VMware and Red Hat/IBM are the obvious candidates to advance the strategy of infrastructure independence.  The advantage they have is a platform-based versus server-based approach to hosting.  If you focus on hardware sales, it’s hard to talk much about hardware abstraction or you end up letting everyone’s products in on your strategy.  That’s probably why Cisco doesn’t push the concept, but there’s no barrier to these other two competitors doing so.

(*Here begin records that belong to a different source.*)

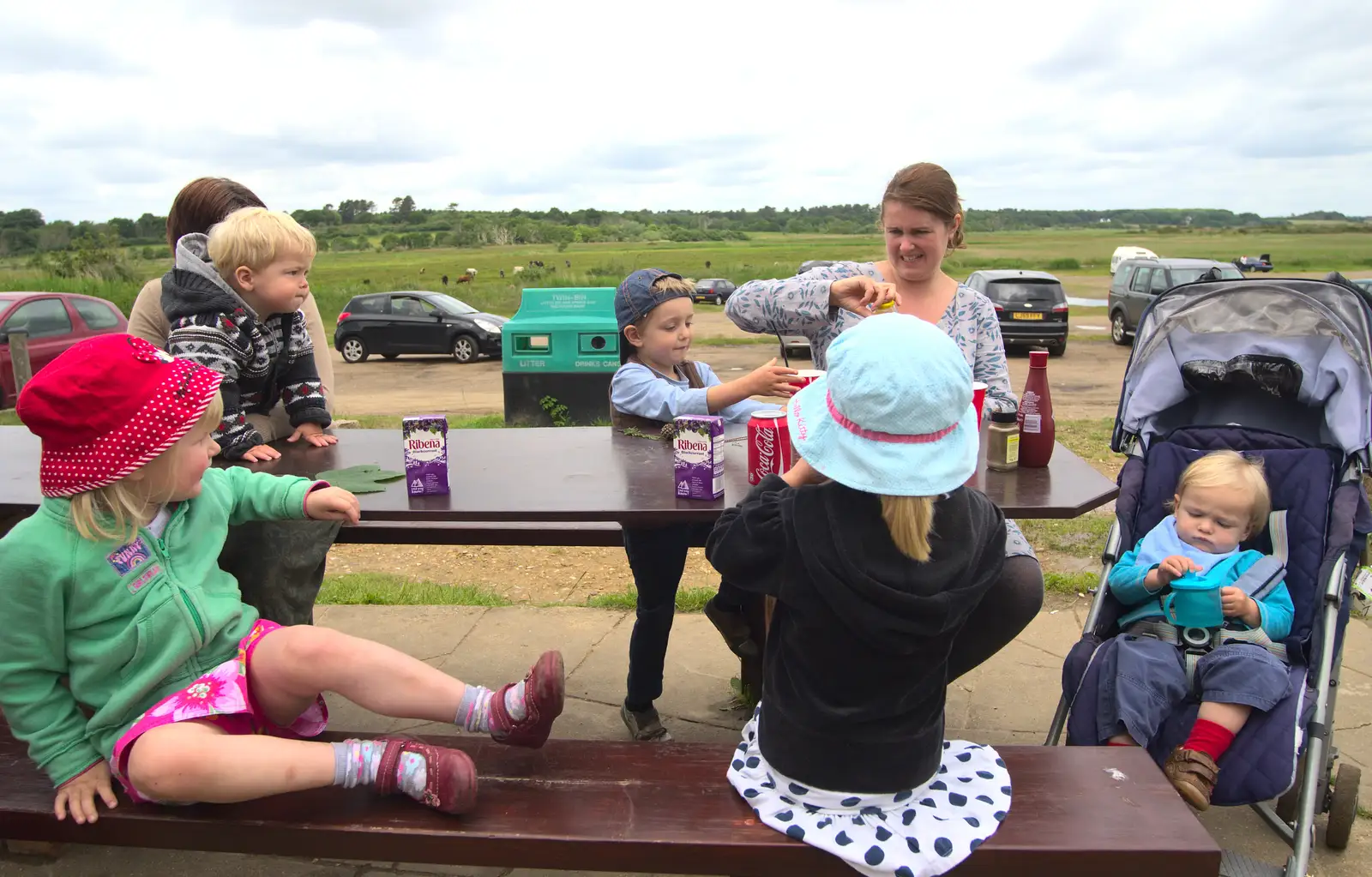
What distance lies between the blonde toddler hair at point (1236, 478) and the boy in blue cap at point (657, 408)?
52.7 inches

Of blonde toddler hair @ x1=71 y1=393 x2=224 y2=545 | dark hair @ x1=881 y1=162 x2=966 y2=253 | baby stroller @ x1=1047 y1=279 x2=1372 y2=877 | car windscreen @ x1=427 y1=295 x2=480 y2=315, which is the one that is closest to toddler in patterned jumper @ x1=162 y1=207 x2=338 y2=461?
blonde toddler hair @ x1=71 y1=393 x2=224 y2=545

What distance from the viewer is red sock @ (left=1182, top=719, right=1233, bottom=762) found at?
2582 mm

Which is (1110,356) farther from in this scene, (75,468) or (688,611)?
(75,468)

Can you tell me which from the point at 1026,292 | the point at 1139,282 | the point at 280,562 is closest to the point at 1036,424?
the point at 280,562

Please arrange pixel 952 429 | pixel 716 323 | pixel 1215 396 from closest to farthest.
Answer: pixel 952 429 < pixel 1215 396 < pixel 716 323

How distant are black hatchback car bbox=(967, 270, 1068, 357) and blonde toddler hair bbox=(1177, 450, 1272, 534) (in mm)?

A less obvious but perhaps more dangerous set of competitors are the cloud giants, meaning Amazon, Google, and Microsoft.  The cloud is by its very nature an abstract hosting point.  The cloud has also pioneered in creating abstract models of hosting that cross over into the data center, given that hybrid cloud is the enterprise strategy of choice.

The thing is, even if Cisco just sings pretty everything-everywhere songs, they’ll get a lot of prospects singing along with them.  They’ll get media coverage, set the mindset of senior management, and create at least some form of competitive response.  In short, they’ll help to bring about the thing they’re talking about, even if their own solution is imperfect.  A marketing trial balloon sounds cynical, but it’s a smart strategy.  “Run it up the flagpole and see if anyone salutes” used to be a marketing cliché, but that doesn’t mean it’s not a wise move, and Cisco at the least is making it.